作家活動の傍ら美術の非常勤講師を務めていた頃、問題行動を起こす子どもたちに出会った。心が通い合ったと感じる交流が契機となり、心理学や「表現アートセラピー」を学ぶ中、原因の一つに戦争があると知ったという。
戦時下に子どもたちが自分の命を軽んじ感情を表現できない教育を受け大人になったこと、戦後の教育などによって地域ぐるみで子どもを大切に育てる日本の宝とも言える文化が途切れたことなどを知り、残したいとの思いに至った。

「コインでつなぐ平和の鐘」(国連平和の鐘を守る会、1650円)は、戦争を経験した日本人男性の呼び掛けで、世界各国から集められたコインを溶かし、平和の鐘が作られたという実話に基づく。鐘は1954年、国連本部に贈られた。

相澤さんは「絵本にはダイレクトに心に伝える力がある。いろいろなことを知りたいと思うきっかけになれば」と言う。「子どもたちには日々の小さな選択を自分ですることの大切さを知ってほしい。選ぶことで自分の本当の気持ちを知ることができ、それが幸せや平和につながる」と、優しくほほ笑んだ。

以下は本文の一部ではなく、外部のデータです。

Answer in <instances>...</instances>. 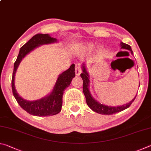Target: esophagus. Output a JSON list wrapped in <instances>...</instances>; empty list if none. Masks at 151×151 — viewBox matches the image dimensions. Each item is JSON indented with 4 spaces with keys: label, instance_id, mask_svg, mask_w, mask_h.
<instances>
[{
    "label": "esophagus",
    "instance_id": "1",
    "mask_svg": "<svg viewBox=\"0 0 151 151\" xmlns=\"http://www.w3.org/2000/svg\"><path fill=\"white\" fill-rule=\"evenodd\" d=\"M76 76H79L81 73V68L80 63H76V70H75Z\"/></svg>",
    "mask_w": 151,
    "mask_h": 151
}]
</instances>
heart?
<instances>
[{
	"label": "heart",
	"mask_w": 151,
	"mask_h": 151,
	"mask_svg": "<svg viewBox=\"0 0 151 151\" xmlns=\"http://www.w3.org/2000/svg\"><path fill=\"white\" fill-rule=\"evenodd\" d=\"M93 49H94V45L91 43H88V44H84L82 46H81V47L80 48V51L85 52H91Z\"/></svg>",
	"instance_id": "b5f03b06"
}]
</instances>
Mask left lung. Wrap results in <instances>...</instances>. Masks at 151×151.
I'll return each instance as SVG.
<instances>
[{"instance_id":"8db88e82","label":"left lung","mask_w":151,"mask_h":151,"mask_svg":"<svg viewBox=\"0 0 151 151\" xmlns=\"http://www.w3.org/2000/svg\"><path fill=\"white\" fill-rule=\"evenodd\" d=\"M120 46L121 49H125L129 50L131 52V54H133V51H132L131 46L128 44H126L123 42H121ZM82 71L83 72L81 73V78L83 80V93L85 95L86 103L89 107L93 111L96 112L97 113L101 115H112L114 114L115 113L120 112L121 111H123L130 106L132 104V103L134 101V99H135L136 96L129 101L127 104H125L120 106H108V105L101 104V103L97 101V100L93 98V97L91 96L90 90H89V85H90V80H89V76L88 71H87V68L86 64L82 65ZM140 86V83H139Z\"/></svg>"}]
</instances>
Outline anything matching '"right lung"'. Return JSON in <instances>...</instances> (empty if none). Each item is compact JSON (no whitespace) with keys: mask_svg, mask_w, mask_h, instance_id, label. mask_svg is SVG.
<instances>
[{"mask_svg":"<svg viewBox=\"0 0 151 151\" xmlns=\"http://www.w3.org/2000/svg\"><path fill=\"white\" fill-rule=\"evenodd\" d=\"M56 42H58V40L51 37L50 34H37L20 47L17 59L14 62L12 78L13 96L20 106L30 115L38 117H47L56 115L60 113L62 110L63 92L65 89L70 85L71 80L75 77V65L72 64L68 70L58 76L53 89L48 95L35 101L24 99L19 96L16 90L14 84L16 72L23 58L41 45L50 44Z\"/></svg>","mask_w":151,"mask_h":151,"instance_id":"right-lung-1","label":"right lung"}]
</instances>
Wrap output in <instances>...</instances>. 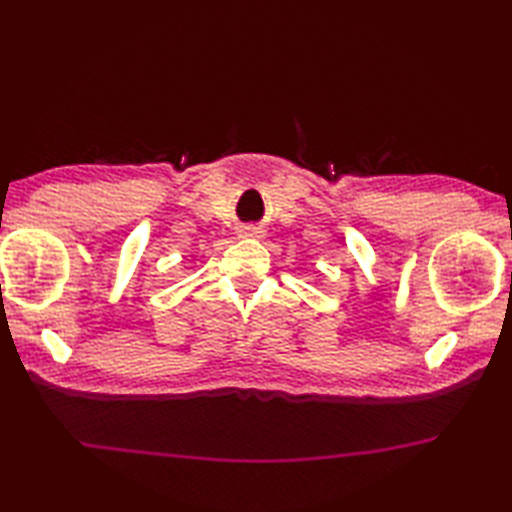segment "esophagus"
I'll return each mask as SVG.
<instances>
[{
	"label": "esophagus",
	"mask_w": 512,
	"mask_h": 512,
	"mask_svg": "<svg viewBox=\"0 0 512 512\" xmlns=\"http://www.w3.org/2000/svg\"><path fill=\"white\" fill-rule=\"evenodd\" d=\"M260 234H263V230H258V227H252V225H247L241 230V236H260Z\"/></svg>",
	"instance_id": "1"
}]
</instances>
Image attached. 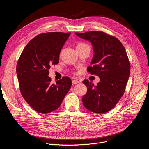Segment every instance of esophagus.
I'll list each match as a JSON object with an SVG mask.
<instances>
[{
    "instance_id": "1",
    "label": "esophagus",
    "mask_w": 149,
    "mask_h": 149,
    "mask_svg": "<svg viewBox=\"0 0 149 149\" xmlns=\"http://www.w3.org/2000/svg\"><path fill=\"white\" fill-rule=\"evenodd\" d=\"M80 81L77 80H72V84H77V83H79Z\"/></svg>"
}]
</instances>
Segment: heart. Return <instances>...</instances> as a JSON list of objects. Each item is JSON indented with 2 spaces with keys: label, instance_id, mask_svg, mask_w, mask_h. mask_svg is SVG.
I'll use <instances>...</instances> for the list:
<instances>
[{
  "label": "heart",
  "instance_id": "1",
  "mask_svg": "<svg viewBox=\"0 0 149 149\" xmlns=\"http://www.w3.org/2000/svg\"><path fill=\"white\" fill-rule=\"evenodd\" d=\"M84 48H89V46L88 44L85 43H80L77 46V49H82Z\"/></svg>",
  "mask_w": 149,
  "mask_h": 149
}]
</instances>
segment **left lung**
Segmentation results:
<instances>
[{
	"label": "left lung",
	"mask_w": 149,
	"mask_h": 149,
	"mask_svg": "<svg viewBox=\"0 0 149 149\" xmlns=\"http://www.w3.org/2000/svg\"><path fill=\"white\" fill-rule=\"evenodd\" d=\"M75 34L92 43L95 54L88 72L100 78L97 85L83 81L88 88L83 105L92 112L104 113L116 106L126 90L130 70L127 52L118 38L103 31Z\"/></svg>",
	"instance_id": "1"
}]
</instances>
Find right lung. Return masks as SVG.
<instances>
[{"mask_svg":"<svg viewBox=\"0 0 149 149\" xmlns=\"http://www.w3.org/2000/svg\"><path fill=\"white\" fill-rule=\"evenodd\" d=\"M70 34H38L26 45L18 60L16 72L21 94L40 113H49L58 109L71 87L68 77H63L54 84L48 76L51 65L58 63L60 52Z\"/></svg>","mask_w":149,"mask_h":149,"instance_id":"add662e5","label":"right lung"}]
</instances>
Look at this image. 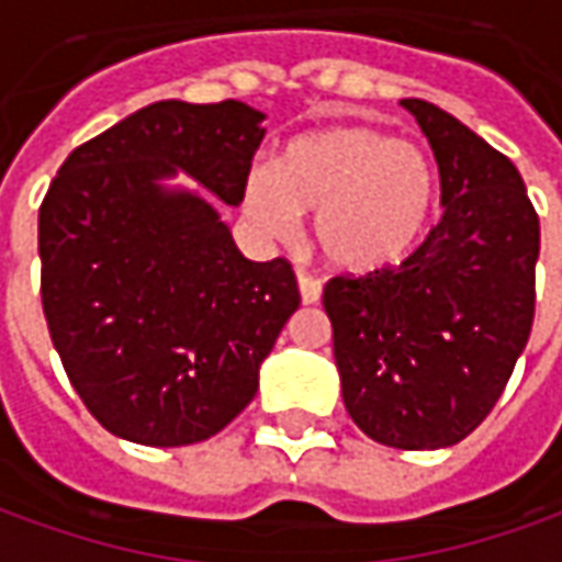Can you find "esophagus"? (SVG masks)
I'll return each instance as SVG.
<instances>
[{"instance_id":"obj_1","label":"esophagus","mask_w":562,"mask_h":562,"mask_svg":"<svg viewBox=\"0 0 562 562\" xmlns=\"http://www.w3.org/2000/svg\"><path fill=\"white\" fill-rule=\"evenodd\" d=\"M297 285H301V301H304V304H318V297H322V282H318L316 277L297 273Z\"/></svg>"}]
</instances>
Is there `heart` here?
I'll return each instance as SVG.
<instances>
[{"mask_svg": "<svg viewBox=\"0 0 562 562\" xmlns=\"http://www.w3.org/2000/svg\"><path fill=\"white\" fill-rule=\"evenodd\" d=\"M436 195L434 159L367 126L304 135L282 153L280 168L256 161L244 180V210L261 232L289 240L301 213H316L318 252L346 273H373L413 256Z\"/></svg>", "mask_w": 562, "mask_h": 562, "instance_id": "obj_1", "label": "heart"}]
</instances>
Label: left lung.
<instances>
[{"mask_svg": "<svg viewBox=\"0 0 562 562\" xmlns=\"http://www.w3.org/2000/svg\"><path fill=\"white\" fill-rule=\"evenodd\" d=\"M401 104L434 149L442 220L401 268L334 277L322 304L352 422L424 451L487 418L530 340L539 216L503 153L436 104Z\"/></svg>", "mask_w": 562, "mask_h": 562, "instance_id": "left-lung-1", "label": "left lung"}]
</instances>
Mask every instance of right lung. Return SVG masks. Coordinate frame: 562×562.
Instances as JSON below:
<instances>
[{"mask_svg":"<svg viewBox=\"0 0 562 562\" xmlns=\"http://www.w3.org/2000/svg\"><path fill=\"white\" fill-rule=\"evenodd\" d=\"M244 102L140 108L80 144L38 210L50 340L95 422L128 442L192 446L252 403L258 370L301 294L285 258L249 261L237 207L265 138Z\"/></svg>","mask_w":562,"mask_h":562,"instance_id":"add662e5","label":"right lung"}]
</instances>
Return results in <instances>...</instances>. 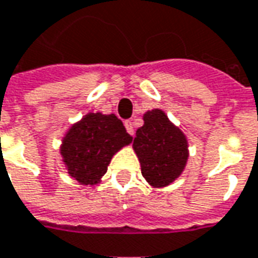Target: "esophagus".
Listing matches in <instances>:
<instances>
[{
  "instance_id": "esophagus-1",
  "label": "esophagus",
  "mask_w": 258,
  "mask_h": 258,
  "mask_svg": "<svg viewBox=\"0 0 258 258\" xmlns=\"http://www.w3.org/2000/svg\"><path fill=\"white\" fill-rule=\"evenodd\" d=\"M124 125H125V130H127V133H128L130 135H134V124H133V121L127 120V121L124 123Z\"/></svg>"
}]
</instances>
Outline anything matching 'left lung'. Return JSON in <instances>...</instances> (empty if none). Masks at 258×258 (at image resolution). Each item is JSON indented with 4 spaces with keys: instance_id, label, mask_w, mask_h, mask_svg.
I'll return each mask as SVG.
<instances>
[{
    "instance_id": "8db88e82",
    "label": "left lung",
    "mask_w": 258,
    "mask_h": 258,
    "mask_svg": "<svg viewBox=\"0 0 258 258\" xmlns=\"http://www.w3.org/2000/svg\"><path fill=\"white\" fill-rule=\"evenodd\" d=\"M133 148L141 163L142 176L152 187L173 183L188 159L185 135L160 109L144 114V125L137 130Z\"/></svg>"
}]
</instances>
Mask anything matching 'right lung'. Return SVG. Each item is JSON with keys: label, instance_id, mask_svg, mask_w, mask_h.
I'll return each instance as SVG.
<instances>
[{"label": "right lung", "instance_id": "add662e5", "mask_svg": "<svg viewBox=\"0 0 258 258\" xmlns=\"http://www.w3.org/2000/svg\"><path fill=\"white\" fill-rule=\"evenodd\" d=\"M133 141L114 114L88 113L62 138L60 154L68 174L81 184H98L113 155Z\"/></svg>", "mask_w": 258, "mask_h": 258}]
</instances>
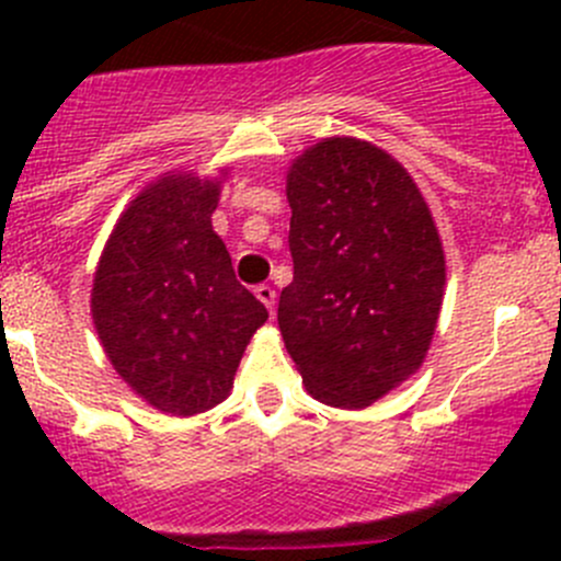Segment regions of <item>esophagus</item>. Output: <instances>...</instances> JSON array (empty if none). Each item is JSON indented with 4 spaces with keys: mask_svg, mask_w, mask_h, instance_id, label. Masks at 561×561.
Instances as JSON below:
<instances>
[{
    "mask_svg": "<svg viewBox=\"0 0 561 561\" xmlns=\"http://www.w3.org/2000/svg\"><path fill=\"white\" fill-rule=\"evenodd\" d=\"M254 296L260 298V301L265 304V309H268V312H274L276 309V290L271 285H257L254 287Z\"/></svg>",
    "mask_w": 561,
    "mask_h": 561,
    "instance_id": "34e87169",
    "label": "esophagus"
}]
</instances>
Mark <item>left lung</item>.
<instances>
[{"label": "left lung", "mask_w": 561, "mask_h": 561, "mask_svg": "<svg viewBox=\"0 0 561 561\" xmlns=\"http://www.w3.org/2000/svg\"><path fill=\"white\" fill-rule=\"evenodd\" d=\"M293 282L279 331L314 399L360 410L426 358L445 254L410 173L377 146L328 138L293 162Z\"/></svg>", "instance_id": "1"}]
</instances>
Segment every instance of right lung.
<instances>
[{
	"label": "right lung",
	"instance_id": "add662e5",
	"mask_svg": "<svg viewBox=\"0 0 561 561\" xmlns=\"http://www.w3.org/2000/svg\"><path fill=\"white\" fill-rule=\"evenodd\" d=\"M217 201L214 181L160 179L118 219L94 276L92 314L113 369L173 415L219 404L268 320L214 233Z\"/></svg>",
	"mask_w": 561,
	"mask_h": 561
}]
</instances>
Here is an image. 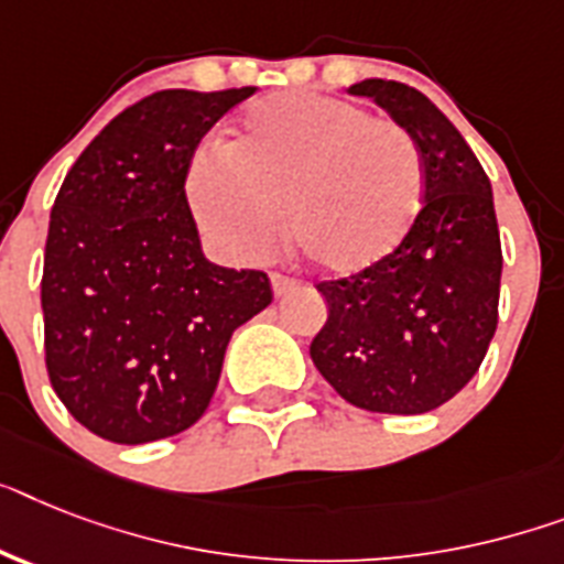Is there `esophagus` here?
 Instances as JSON below:
<instances>
[{"label":"esophagus","mask_w":564,"mask_h":564,"mask_svg":"<svg viewBox=\"0 0 564 564\" xmlns=\"http://www.w3.org/2000/svg\"><path fill=\"white\" fill-rule=\"evenodd\" d=\"M271 285H273V293H276V296H288V293L300 288V282L291 276H282V273H273Z\"/></svg>","instance_id":"34e87169"}]
</instances>
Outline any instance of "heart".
Here are the masks:
<instances>
[{"label":"heart","mask_w":564,"mask_h":564,"mask_svg":"<svg viewBox=\"0 0 564 564\" xmlns=\"http://www.w3.org/2000/svg\"><path fill=\"white\" fill-rule=\"evenodd\" d=\"M195 221L225 253L264 259L288 236L325 273L394 253L423 207V158L394 120L325 95L250 106L230 143L204 141L184 175Z\"/></svg>","instance_id":"1"}]
</instances>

「ぼくたちのせーとばらい 二宮町山西のどんどやき」戦時下の二宮を記録する会
地域の大人たちが口出しすることなく見守り、子どもたちだけで「どんど焼き」の準備からの運営、金銭のやりとりや分配などを行う。たくさんの学びがあり、自分自身の存在を認めることができ、誰かの役に立つ喜びを知ることができた。このような祭りは日本中にあったが戦後急速に忘れ去られていくことに危機感を感じ、当時少年だった善波喜代治さんから話を聞き相澤さんが書き起こした1冊。